═════ Given passage ═════
On Wednesday, May 4th, 2016, California governor Jerry Brown signed a plethora of bills that moved the legal age for tobacco from 18 to 21 years old and classified vapor products as tobacco. These laws went into effect on Thursday, June 9th. There are two sides to any issue, however, and both have very strong opinions about these new bills.
Many people lament the dangers of youth addiction to tobacco, which can lead to diseases like cancer and heart disease. According to a study by the Center for Disease Control, about 23% of high schoolers use a tobacco product of some sort. Many of these students go on to struggle with addiction and disease. These concerns are what have created the impetus for a bill that raises the legal tobacco age.
“No one expects to get cancer when they start using tobacco, especially not an 18 year old teen whose just been given more freedom. Cancer is such a terrible disease… It’s simply unreasonable to give an 18 year old a choice that could lead to cancer and other health problems down the road,” BHS junior Kailey Nichols said.
There are others who support these new bills because they also raise the legal of e-cigarettes use to twenty one.
E-cigarettes have been a space of hot debate ever since their rise to popularity. Some argue that E-cigarettes should be considered tobacco and others argue that these E- cigarettes are a healthier alternative to tobacco.
It is known that E- cigarettes do not contain tobacco. However, they do contain nicotine, which is found within tobacco. It is the chemical in tobacco that provides a temporary, pleasurable (and addicting) effect. E- cigarettes are made by taking this nicotine and mixing it with other additives and flavors. The science behind E- cigarettes’ effects on the body are inconclusive, to say the least. Currently, there is no scientific research that shows a correlation between nicotine and diseases like cancer. However, various chemical compounds that do cause disease, like “formaldehyde” and “diacetyl” have been found in E- Cigarettes. It is generally accepted that E- cigarettes are safer than cigarettes: to what degree, however, is what is under question.
═════
Tasks to carry out
(a) According to the tobacco law article, what share of high schoolers use some kind of tobacco product?
(b) Transcribe the tobacco law article word for word from "It is known" to "is under question.".
The material after this text is not needed.
═════ Supplied material ═════
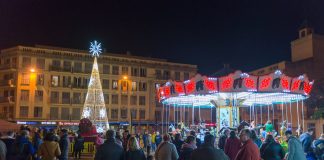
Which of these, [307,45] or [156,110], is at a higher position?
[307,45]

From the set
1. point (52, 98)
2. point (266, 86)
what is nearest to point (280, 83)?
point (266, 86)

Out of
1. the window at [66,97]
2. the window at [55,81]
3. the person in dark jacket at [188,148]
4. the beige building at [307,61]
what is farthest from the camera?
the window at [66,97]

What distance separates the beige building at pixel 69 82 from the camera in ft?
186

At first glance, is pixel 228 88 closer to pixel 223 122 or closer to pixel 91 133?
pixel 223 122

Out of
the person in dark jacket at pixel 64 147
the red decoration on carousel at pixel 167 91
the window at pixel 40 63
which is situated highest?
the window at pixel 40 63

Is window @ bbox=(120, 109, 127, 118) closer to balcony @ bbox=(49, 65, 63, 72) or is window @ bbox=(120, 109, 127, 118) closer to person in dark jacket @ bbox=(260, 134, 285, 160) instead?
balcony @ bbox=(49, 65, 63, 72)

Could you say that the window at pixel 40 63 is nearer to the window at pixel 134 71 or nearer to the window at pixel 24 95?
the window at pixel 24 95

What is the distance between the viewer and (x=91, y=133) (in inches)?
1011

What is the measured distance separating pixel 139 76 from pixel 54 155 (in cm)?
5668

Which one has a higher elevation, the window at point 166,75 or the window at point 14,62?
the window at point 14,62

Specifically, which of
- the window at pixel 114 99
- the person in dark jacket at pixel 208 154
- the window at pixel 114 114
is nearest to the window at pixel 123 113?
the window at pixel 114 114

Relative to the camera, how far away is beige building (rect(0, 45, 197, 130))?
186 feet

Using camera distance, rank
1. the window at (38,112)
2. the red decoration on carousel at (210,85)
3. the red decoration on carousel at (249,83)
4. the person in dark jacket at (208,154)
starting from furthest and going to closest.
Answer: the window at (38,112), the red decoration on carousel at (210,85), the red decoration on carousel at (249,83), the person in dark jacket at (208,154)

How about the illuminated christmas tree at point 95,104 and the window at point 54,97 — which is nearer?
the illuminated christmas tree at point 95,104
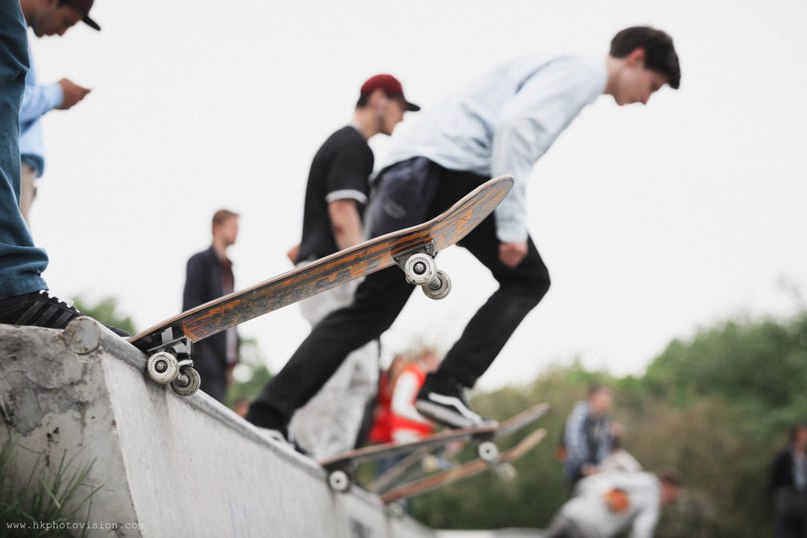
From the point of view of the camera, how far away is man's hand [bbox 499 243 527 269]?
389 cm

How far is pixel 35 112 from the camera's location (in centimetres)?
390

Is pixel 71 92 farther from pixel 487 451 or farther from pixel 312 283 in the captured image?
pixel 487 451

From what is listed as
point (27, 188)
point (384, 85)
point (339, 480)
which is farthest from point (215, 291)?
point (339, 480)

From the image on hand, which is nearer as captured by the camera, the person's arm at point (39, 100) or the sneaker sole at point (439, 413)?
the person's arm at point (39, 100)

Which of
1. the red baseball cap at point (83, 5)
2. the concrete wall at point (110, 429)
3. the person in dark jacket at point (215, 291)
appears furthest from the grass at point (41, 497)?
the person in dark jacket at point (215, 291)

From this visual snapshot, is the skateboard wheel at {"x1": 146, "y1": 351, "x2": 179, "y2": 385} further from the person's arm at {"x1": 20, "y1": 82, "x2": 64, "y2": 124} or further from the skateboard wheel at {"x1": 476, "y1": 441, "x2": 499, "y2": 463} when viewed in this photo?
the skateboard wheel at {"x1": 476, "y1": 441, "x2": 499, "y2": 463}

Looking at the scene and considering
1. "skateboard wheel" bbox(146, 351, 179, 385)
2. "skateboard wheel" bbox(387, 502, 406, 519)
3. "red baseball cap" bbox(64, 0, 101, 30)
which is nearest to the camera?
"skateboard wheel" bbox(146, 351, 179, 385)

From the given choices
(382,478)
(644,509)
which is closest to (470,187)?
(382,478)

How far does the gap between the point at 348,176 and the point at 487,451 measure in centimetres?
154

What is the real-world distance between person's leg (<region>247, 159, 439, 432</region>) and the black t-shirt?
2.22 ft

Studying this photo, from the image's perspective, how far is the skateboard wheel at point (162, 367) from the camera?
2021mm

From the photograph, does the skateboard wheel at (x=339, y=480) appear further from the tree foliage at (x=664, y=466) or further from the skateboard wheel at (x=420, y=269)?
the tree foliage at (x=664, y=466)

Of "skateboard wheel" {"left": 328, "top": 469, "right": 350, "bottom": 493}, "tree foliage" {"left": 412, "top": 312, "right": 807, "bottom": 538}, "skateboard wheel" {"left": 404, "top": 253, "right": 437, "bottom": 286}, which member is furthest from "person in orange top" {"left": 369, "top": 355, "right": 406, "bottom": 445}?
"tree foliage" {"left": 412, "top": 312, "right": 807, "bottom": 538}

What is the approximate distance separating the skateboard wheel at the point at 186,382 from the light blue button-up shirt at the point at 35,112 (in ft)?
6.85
═════
Answer set
(a) About 23%.

(b)
It is known that E- cigarettes do not contain tobacco. However, they do contain nicotine, which is found within tobacco. It is the chemical in tobacco that provides a temporary, pleasurable (and addicting) effect. E- cigarettes are made by taking this nicotine and mixing it with other additives and flavors. The science behind E- cigarettes’ effects on the body are inconclusive, to say the least. Currently, there is no scientific research that shows a correlation between nicotine and diseases like cancer. However, various chemical compounds that do cause disease, like “formaldehyde” and “diacetyl” have been found in E- Cigarettes. It is generally accepted that E- cigarettes are safer than cigarettes: to what degree, however, is what is under question.